Impaired Worker + Company Vehicle = $$$$$$$$$

If knowledge and experience doesn’t stop drunk driving what will?

October 14, 2010

For months now, nearly every single day, I am reading another story about a  police officer being arrested for drunk or impaired driving and sometimes, like in the story below, while on duty!   I am sure you all heard about and saw the video of the Colorado State Trooper being arrested just a few months ago when citizens called 911 on him for driving erratically.  And, now we have . . .

Detective Joel Vodak, A Sauk County Sheriff’s Department detective, who has been with the department for 15 years, was arrested by state trooper Monday morning for driving drunk on the job.  According to Chip Meister, the Sheriff’s Deparmetn Chief Deputy, Vodak was on duty when his unmarked squad car rear-ended a vehicle stopped on Eighth Street waiting to turn left onto Ash Street in Baraboo around 8 a.m. Monday.

Because of Vodak’s “demeanor and the odor of intoxicants on his breath.” Meister said the Sheriff’s Department called in the State Patrol to investigate Vodak’s driving status.  According to a news release from the Sheriff’s Department, a state trooper arrested Vodak for operating a motor vehicle while intoxicated, his first offense, and later released him to a “responsible party”.

If our police officers aren’t comprehending the consequences of driving impaired, then how in the world do we expect our teenagers to understand the consequences?
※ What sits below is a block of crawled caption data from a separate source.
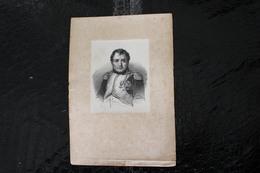 DH / Napoléon Iᵉʳ, Né Le 15 Août 1769 à Ajaccio Et Mort Le 5 Mai 1821 Sur L'île Sainte-Hélène,  / 16x24 Cm - Documents Historiques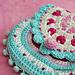 Hearts purse pattern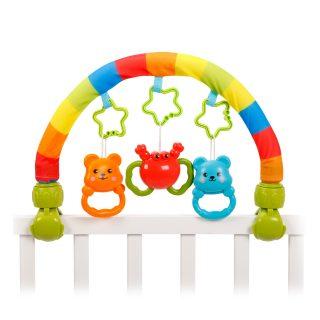"Развивающая игрушка ""Радуга-дуга"""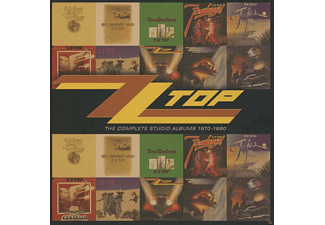 ZZ Top - The Complete Studio Albums 1970-1990 [Box-Set] - (CD)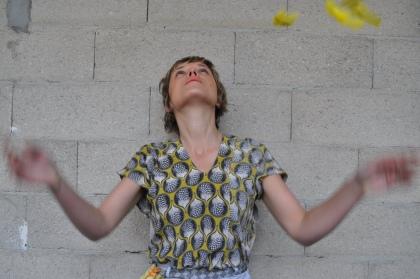 Haut en soie créée par Nathalie Pellon, série limitée / 2012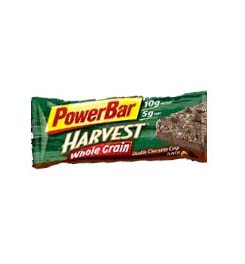 photo: PowerBar Harvest Dipped Double Chocolate Crisp nutrition bar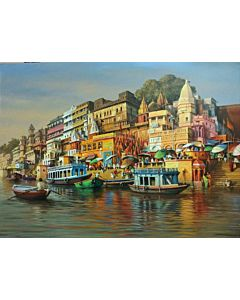scenery painting,Riverside Scenery Painting to create the look and feel of the original nature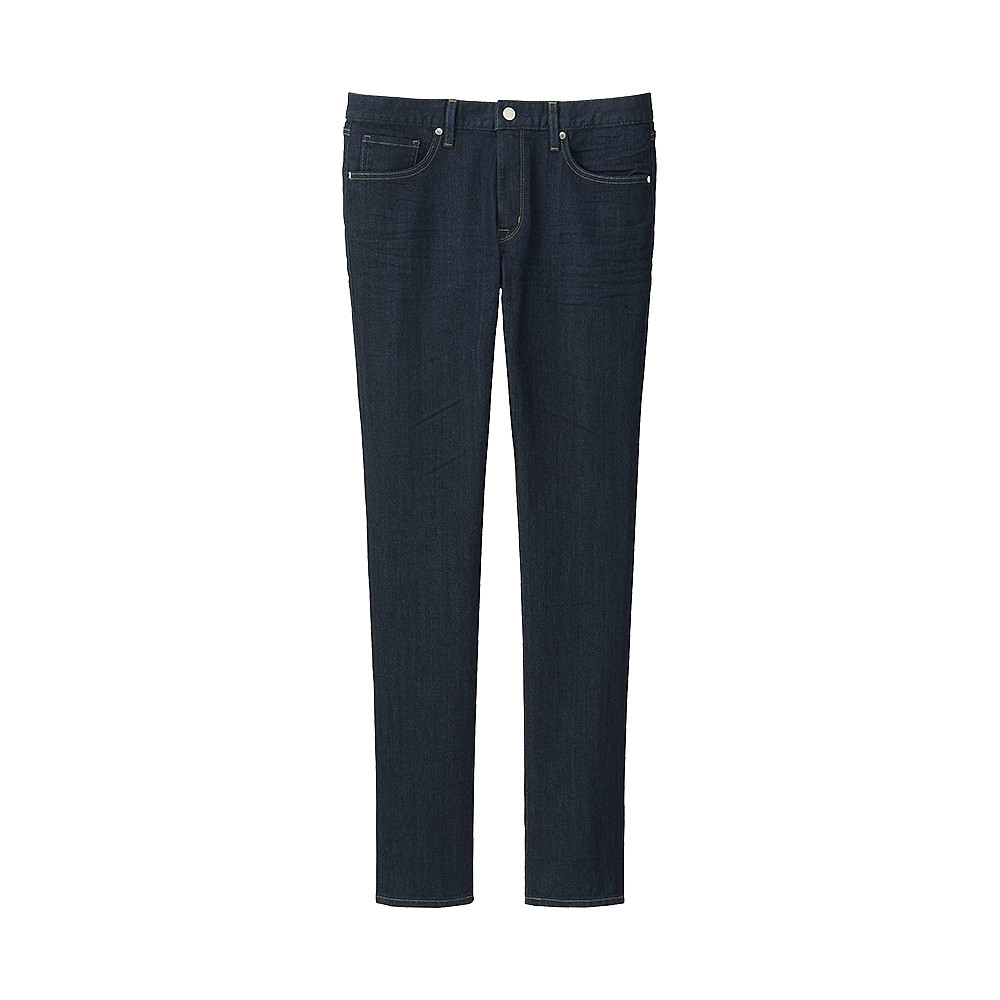 Джинсы Uniqlo Miracle Air Skinny Fit Trapered BLUE68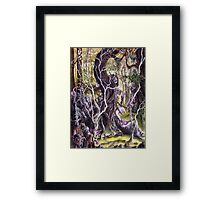 Heist of the Wizard's Staff Framed Print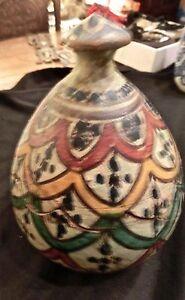 Ceramica Marocco Terra Cotta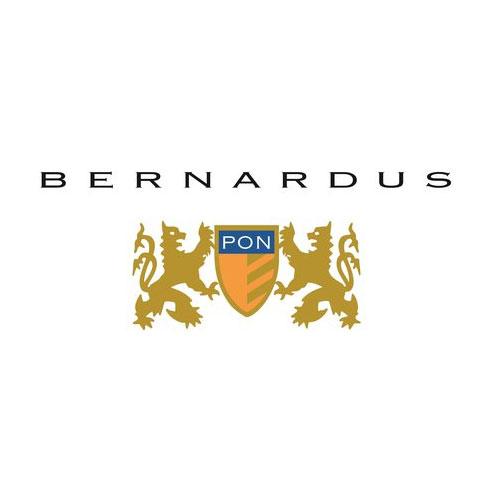 bernardus-winery.jpg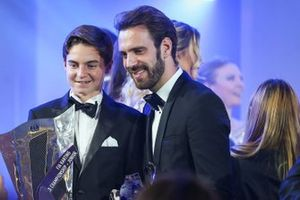 Jean-Eric Vergne, Victor Bernier, FIA Karting World Championship - Junior Champion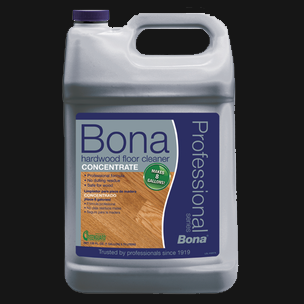 Bona Pro Series Hardwood Floor Cleaner Concentrate- Gallon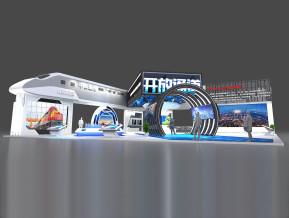 开放通道展览模型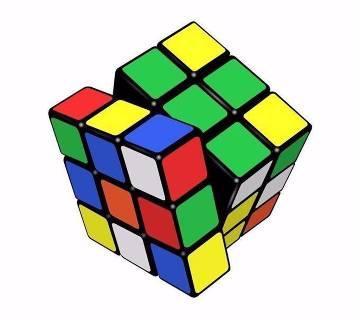 Rubik's কিউব
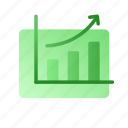 business, chart, data, graph, growth, marketing, strategy icon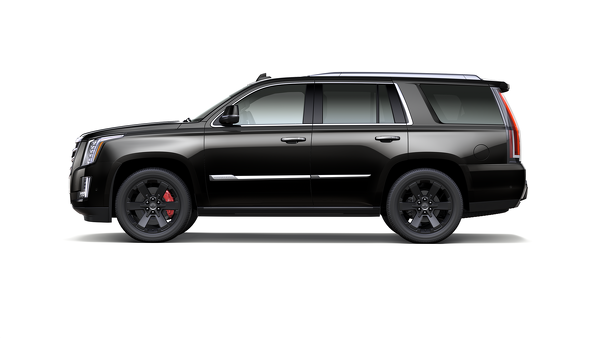 Cadillac Escalade 20th Anniversary Edition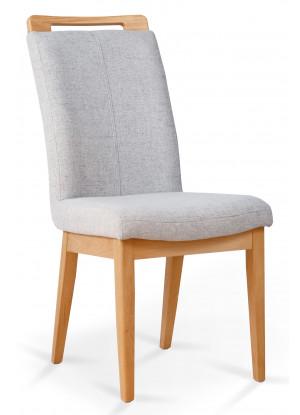 Dubová židle NK-20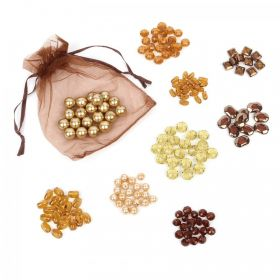 Golden Tones Bead Bundle with Assorted Pearl Beads and Glass Beads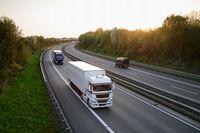Czy kontrola drogowa ciężarówki może zakłócać odpoczynek kierowcy?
35 College Students die each week from alcohol related incidents

October 13, 2010

A study conducted by the National Institutes of Health found that the number of alcohol-related deaths around college campuses is definitely on the rise.  This study found that an average of 35 alcohol related deaths are occurring each week, with 1,440 being reported in 1998 compared to 1,825 in 2009.

“These are tragically unacceptable high figures that indicate an urgent need for colleges and surrounding communities to implement evidence-based prevention and counseling programs,” said Dr. Ralph Hingson, director of the National Institute on Alcohol Abuse and Alcoholism.

For those ages 18-24, most deaths occur from traffic accidents where alcohol is a factor.  The study also found that more students are binge drinking which means they are having five or more alcoholic drinks in one sitting.  Just in the past year, the percentage of students admitting to drinking and driving increased from 27% to 29%.

WE ARE GOING IN REVERSE HERE PEOPLE!